--- TEXT SHOWN Enclosed Below ---

The hon. member for Wynberg asked, with reference to certain prosecutions, what the result had been. I want to tell him that the statistics in this connection are not readily available. In respect of national servicemen, however, only 19 cases were reported during the period between September 1977 and September 1978. In respect of volunteers, we have begun to receive complaints that employers are behaving in a way which borders on discrimination. However, this is happening to a small and limited degree. We want to discourage it, hence these corrections. If the hon. member for Wynberg requires any further information in this connection, it can be made available to him.
Finally, I just want to illustrate, in respect of exemptions, how this approach was handled during the period between October 1978 and December 1978. Of the applications for deferment of or exemption from initial training, 94% were granted and 3,8% were turned down. As regards the applications for exemption from camps, 68% of the cases were granted extension of time; 1,4% were exempted; and 30,4% were turned down. It is clear, therefore, that the exemption boards were quite accommodating. So it cannot be said that the requirements of the economy have not been taken into consideration. I shall leave the situation at that.

--- End of Enclosed TEXT SHOWN ---
--- DATASET EXCERPT Enclosed Below ---

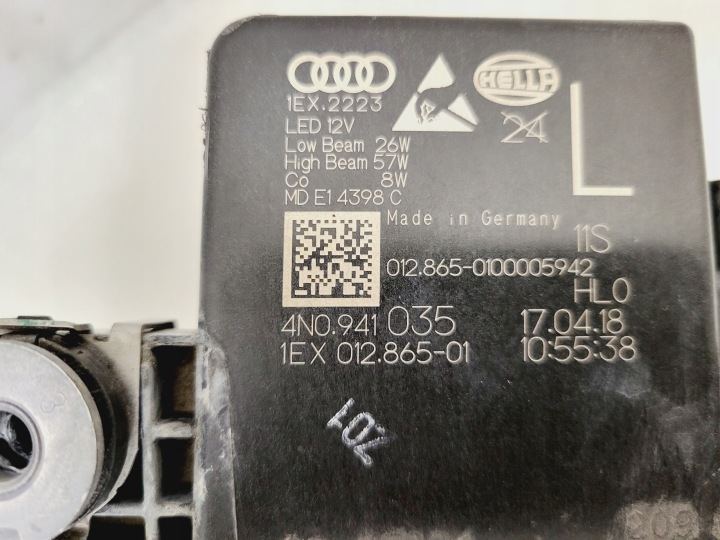фото №11, Audi a8 d5 4n matrix полный led 4n0941035 4n0941036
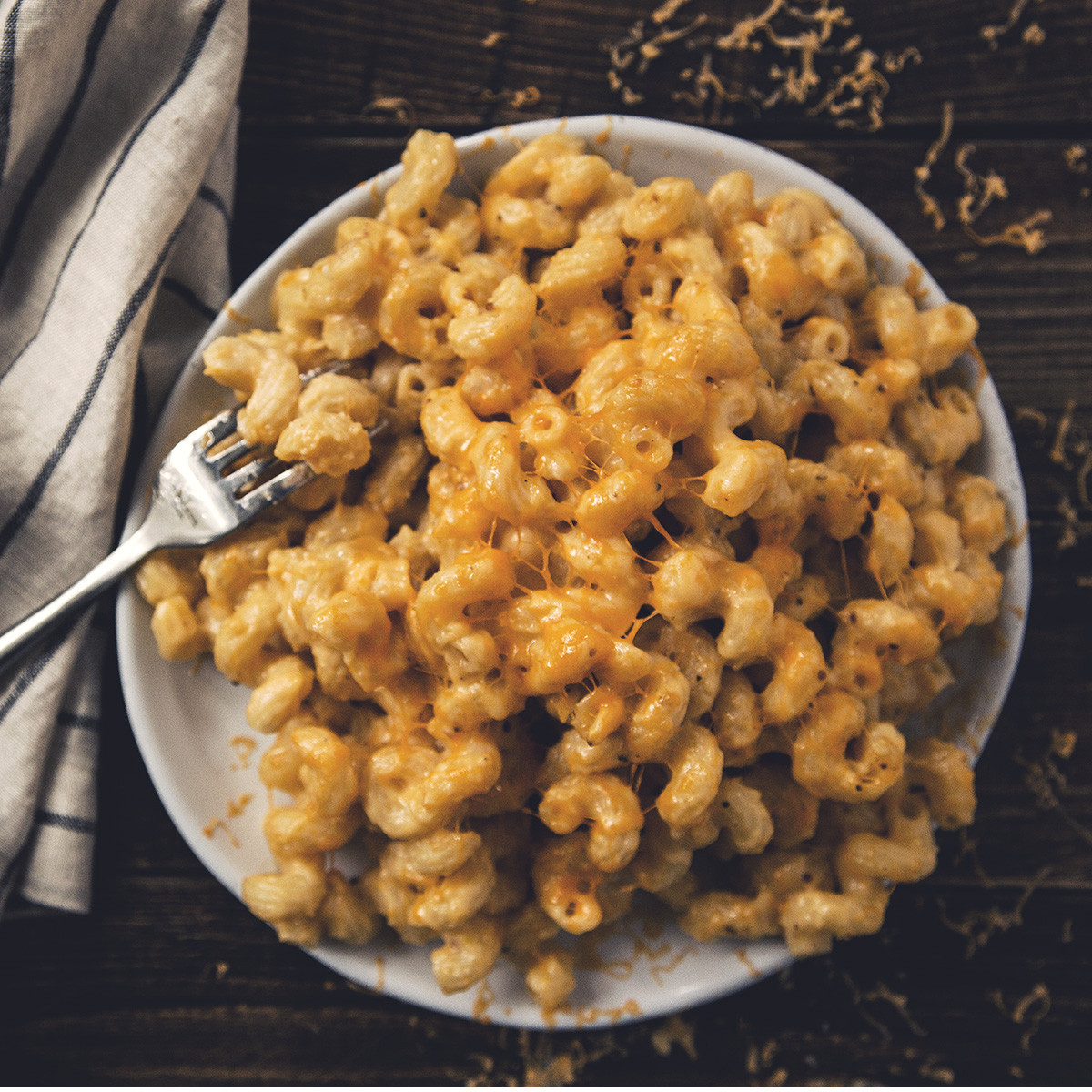 Cheesy Mac N Cheese - Olive Oil Critic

--- End of Enclosed DATASET EXCERPT ---

According to the parliamentary speech, how many cases involving national servicemen were reported between September 1977 and September 1978?

__SOLVED PROBLEM__. 19 cases